The Committee presided over by the noble and learned Lord. Lord Donovan, referred in the course of their Report to the Report of the Committee of Inquiry into the case of Adolf Beck, and said: A large body of informed opinion takes the view that such a defect"— that is that an innocent man may be convicted— does exist. It can he illustrated by taking the case of disputed identity, it having long been generally recognised that"— and the following is a quotation of the Adolf Beck Committee's Report: evidence as to identity based on personal impressions, however bona fide, is perhaps of all classes of evidence the least to be relied upon, and therefore, unless supported by other facts, an unsafe basis for the verdict of a jury'. They then discussed that, and said: Under the terms of Section 4(1) of the Act, if it is strictly construed, there is, in the case of an innocent person who has been wrongly identified and in consequence wrongly convicted, virtually no protection conferred by his right to appeal or to apply for leave to appeal against his conviction, provided that the evidence of identification was, on the face of it, credible. We think this defect should be remedied; and we think it can be done without imposing on the court the duty of retrial of such cases. The remedy which they propose is the precise remedy provided by this Bill; namely, an increase in the powers of the Court to allow an appeal if it comes to the conclusion that a verdict is unsafe or unsatisfactory. So the wording is that which was itself proposed by the Donovan Committee.

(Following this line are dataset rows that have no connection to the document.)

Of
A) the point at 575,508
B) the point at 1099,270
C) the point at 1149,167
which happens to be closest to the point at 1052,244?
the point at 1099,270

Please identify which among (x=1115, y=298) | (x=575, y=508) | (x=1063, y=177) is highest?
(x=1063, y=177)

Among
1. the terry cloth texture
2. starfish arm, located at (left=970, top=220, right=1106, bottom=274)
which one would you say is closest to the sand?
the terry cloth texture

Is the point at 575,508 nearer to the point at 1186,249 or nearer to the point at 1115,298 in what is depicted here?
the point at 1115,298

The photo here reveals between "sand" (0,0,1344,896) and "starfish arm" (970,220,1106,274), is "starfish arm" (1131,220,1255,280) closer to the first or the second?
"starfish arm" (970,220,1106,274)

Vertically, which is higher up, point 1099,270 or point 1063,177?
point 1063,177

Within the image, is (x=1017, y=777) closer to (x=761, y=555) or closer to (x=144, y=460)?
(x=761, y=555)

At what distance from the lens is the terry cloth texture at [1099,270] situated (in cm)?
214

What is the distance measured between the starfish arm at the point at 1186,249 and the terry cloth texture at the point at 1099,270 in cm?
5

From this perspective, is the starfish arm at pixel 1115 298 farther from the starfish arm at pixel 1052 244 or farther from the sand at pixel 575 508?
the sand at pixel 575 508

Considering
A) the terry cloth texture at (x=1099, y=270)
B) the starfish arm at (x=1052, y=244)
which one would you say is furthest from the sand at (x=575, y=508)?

The other points we did, of course, discuss on Committee; and that applies also to the points raised by the noble and learned Viscount, Lord Dilhorne, and the noble Lord, Lord Conesford. The first concerned an increase of sentence, on which the noble and learned Viscount said, in substance, what he has said to-day; but a majority of the Committee were of a different opinion, and no further Amendment on the point was moved on the Third Reading of the Bill. So also as to the alleged necessity of a deterrent' if the time spent awaiting appeal is allowed to count towards sentence. As I think I said at the Committee stage, there are two answers to that. In the first place, the Court will have power to order that the time so spent shall not count towards sentence if it is of opinion that the appeal is a frivolous one. Secondly, there was, I think, a general consensus of opinion that the main reason for such frivolous appeals as exist is the lack of legal advice on whether or not to appeal. Your Lordships may know that the system of legal aid in criminal cases works extremely well until the man leaves the dock, and then it completely breaks down. But if the recommendations of the Committee presided over by Mr. Justice Widgery are accepted and implemented, and legal advice is available at that point, I am sure that it will result in an absence of nearly all the frivolous appeals which arise at the moment and which are due to the fact that, without legal advice, the man, quite naturally, does not understand what is or is not a ground for appeal.

In these circumstances, my Lords, these matters having been debated at some length at the Committee stage of the Bill, I am afraid that I cannot hold out any hope that there may be, or indeed should be, alterations in another place. I am grateful to your Lordships for the general reception of this Bill, and in particular I look forward very much to hearing further contributions from my noble friend Lord Stow Hill, either in the fields to which I have referred or on any other matter which may come before your Lordships' House on which he may give us the benefit of his views.

On Question, Bill passed, and sent to the Commons.